◆ **YOUR GOAL**
Print the data below exactly as it stands, and keep the pictures out.

◆ **GIVEN INFORMATION**
= Beginning of Section =

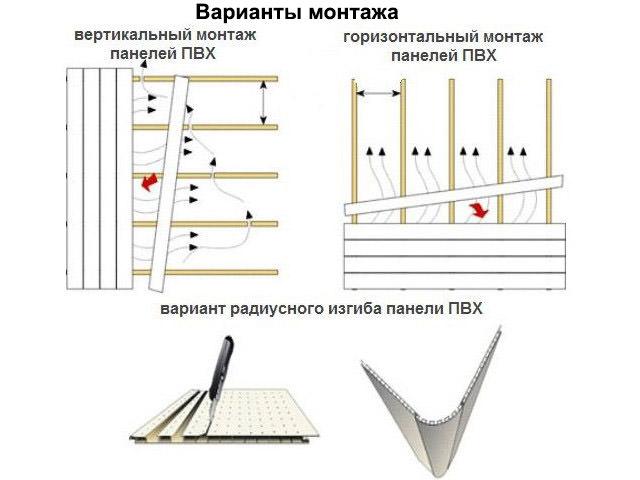 Вертикальный и горизонтальный крепеж
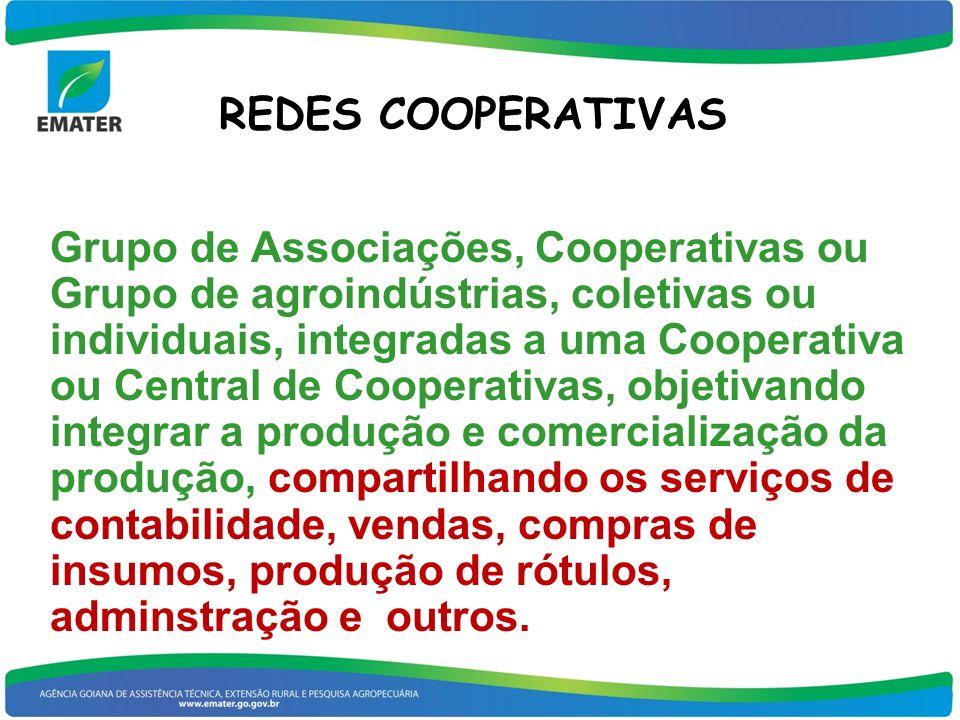 REDES COOPERATIVAS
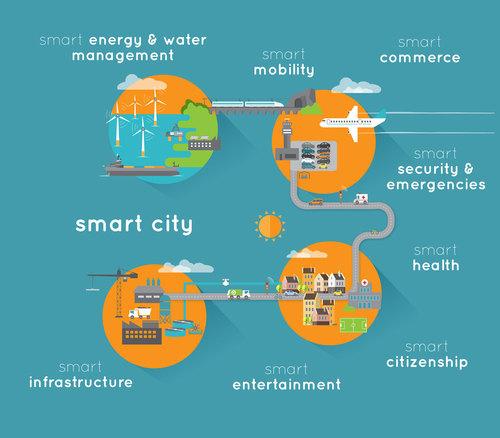 smartcity1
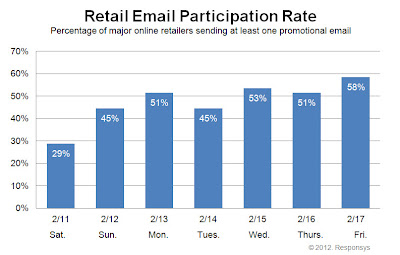 Click to view the Feb. 17, 2012 Retail Email Participation Rate larger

= End of Section =

◆ **WRITTEN SOLUTION**
 Вертикальный и горизонтальный крепеж
 REDES COOPERATIVAS
 smartcity1
 Click to view the Feb. 17, 2012 Retail Email Participation Rate larger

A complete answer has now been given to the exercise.